▶ Task prompt:
Your copy of the data below must be exact and must leave out all pictures.

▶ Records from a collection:
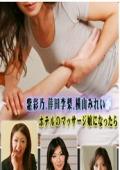 紫彩乃、倖田李梨、横山みれいがホテルのマッサージ嬢になったら…やっぱり客とSEXしちゃいました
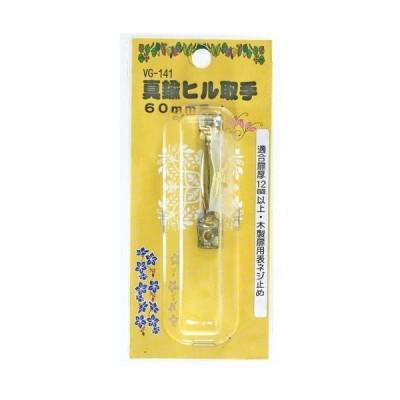 和気産業 真鍮ヒル取手 60mm/VG-141
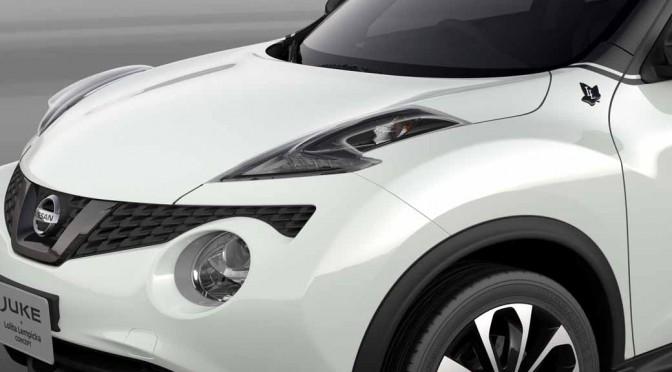 日産自動車、「大阪オートメッセ2016」出展概要を発表
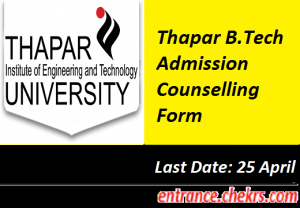 Thapar B.Tech Admission Form 2017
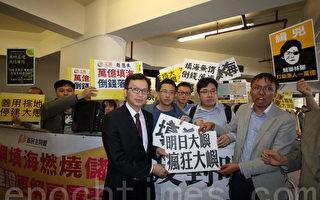 香港区议会报警阻民团直播明日大屿会议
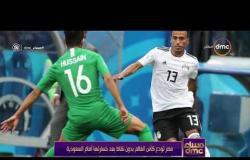 مساء dmc - مصر تودع كأس العالم أمام السعودية وعلامات استفهام على حكم المبارة
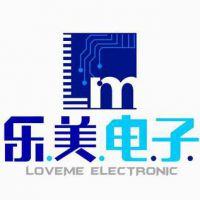 深圳市乐美微科技有限公司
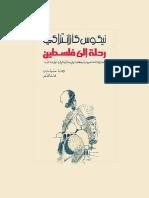 رحلة الى فلسطين #إليك_كتابي.pdf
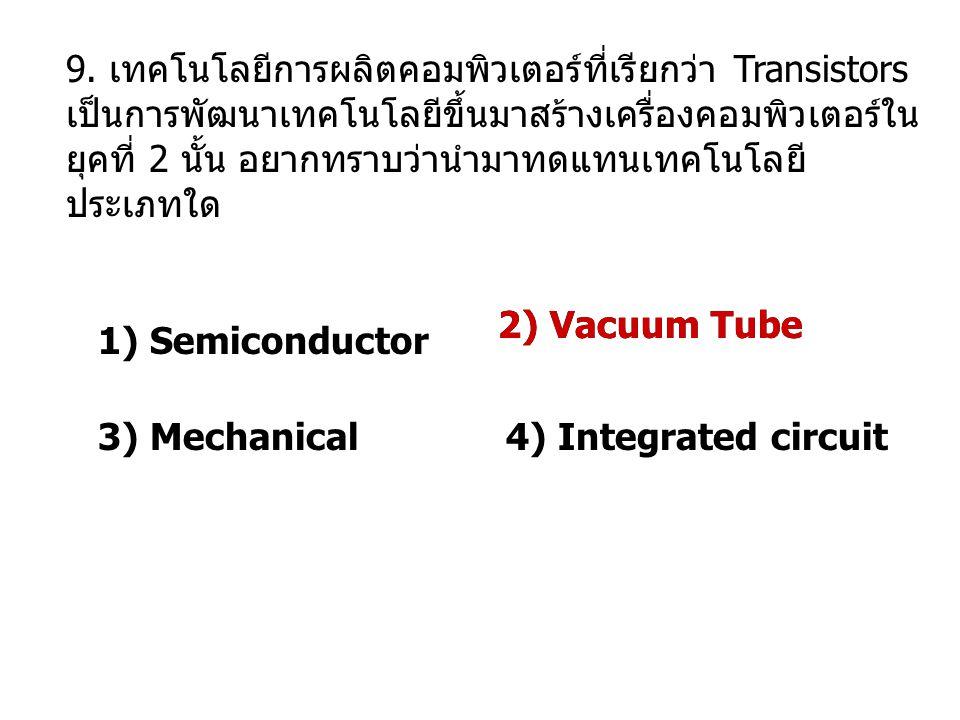 9. เทคโนโลยีการผลิตคอมพิวเตอร์ที่เรียกว่า Transistors เป็นการพัฒนาเทคโนโลยีขึ้นมาสร้างเครื่องคอมพิวเตอร์ใน ยุคที่ 2 นั้น อยากทราบว่านำมาทดแทนเทคโนโลยี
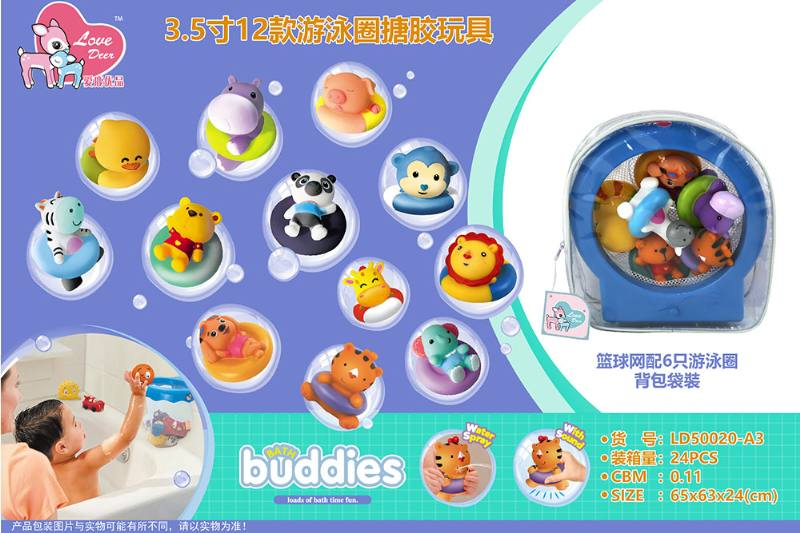 Vinyl toys soft plastic animal toys baby bath toys basketball net with 6 swimming circles No.TA249806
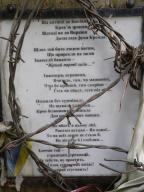 Послание из Быковни - вчитайся всем сердцем, если ты украинец!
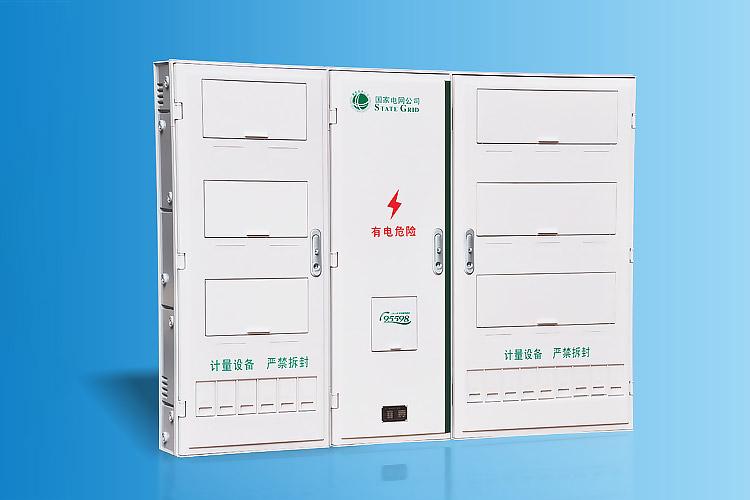 CHS-PXD1502新国网单相十五表位电能计量箱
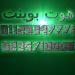 cooltext1807487366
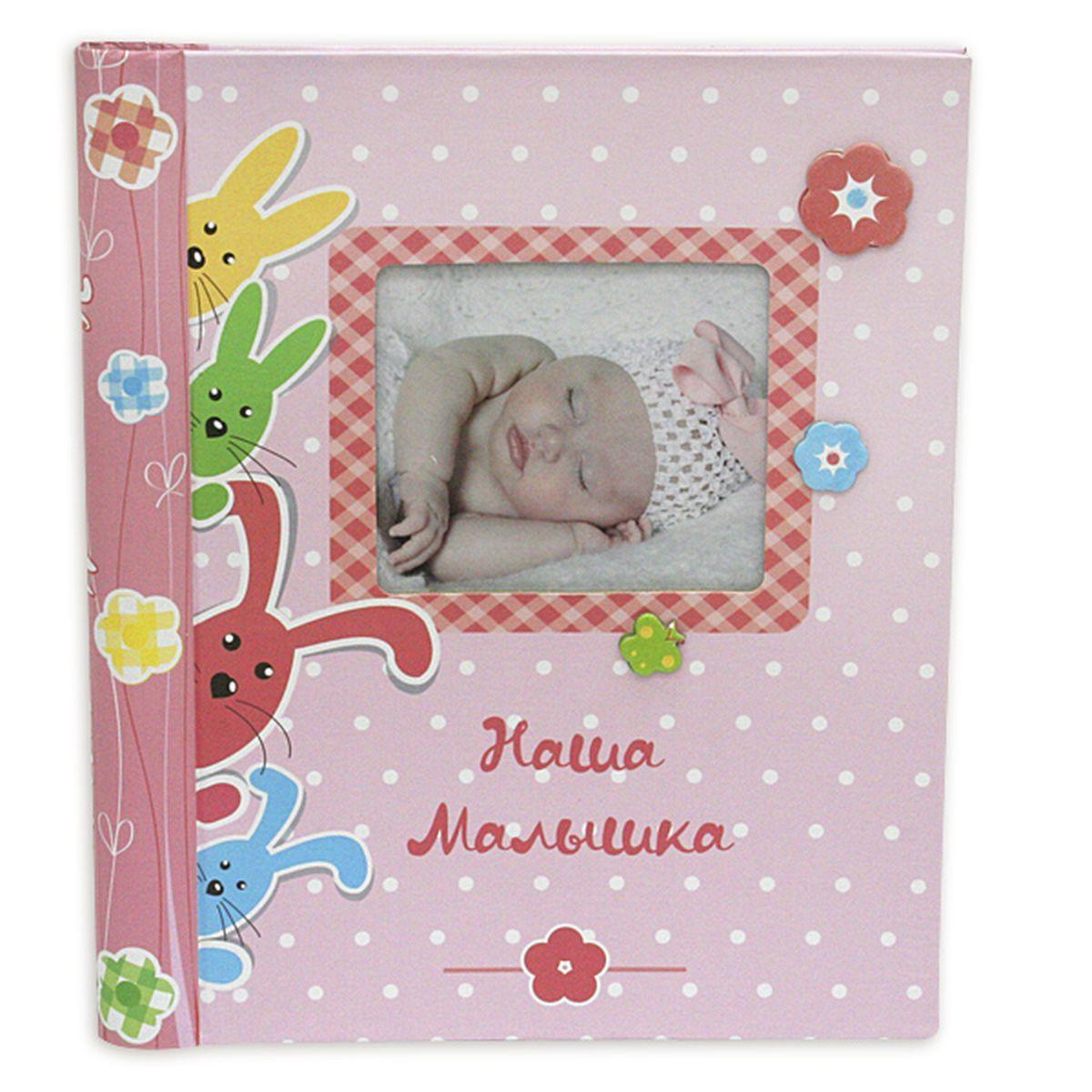 Фотокнига Pioneer Our Baby 6, цвет: розовый, 23 x 28 см46428 FAОсобенности - 20 страниц-анкет для заполнения, рамка для фото тип - фотокнига размещение - 20 фотографий тип скрепления - спираль формат фотографий - 23*28см материал страниц - бумага тип страниц - магнитный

▶ Worked solution:
 紫彩乃、倖田李梨、横山みれいがホテルのマッサージ嬢になったら…やっぱり客とSEXしちゃいました
 和気産業 真鍮ヒル取手 60mm/VG-141
 日産自動車、「大阪オートメッセ2016」出展概要を発表
 Thapar B.Tech Admission Form 2017
 香港区议会报警阻民团直播明日大屿会议
 مساء dmc - مصر تودع كأس العالم أمام السعودية وعلامات استفهام على حكم المبارة
 深圳市乐美微科技有限公司
 رحلة الى فلسطين #إليك_كتابي.pdf
 9. เทคโนโลยีการผลิตคอมพิวเตอร์ที่เรียกว่า Transistors เป็นการพัฒนาเทคโนโลยีขึ้นมาสร้างเครื่องคอมพิวเตอร์ใน ยุคที่ 2 นั้น อยากทราบว่านำมาทดแทนเทคโนโลยี
 Vinyl toys soft plastic animal toys baby bath toys basketball net with 6 swimming circles No.TA249806
 Послание из Быковни - вчитайся всем сердцем, если ты украинец!
 CHS-PXD1502新国网单相十五表位电能计量箱
 cooltext1807487366
 Фотокнига Pioneer Our Baby 6, цвет: розовый, 23 x 28 см46428 FAОсобенности - 20 страниц-анкет для заполнения, рамка для фото тип - фотокнига размещение - 20 фотографий тип скрепления - спираль формат фотографий - 23*28см материал страниц - бумага тип страниц - магнитный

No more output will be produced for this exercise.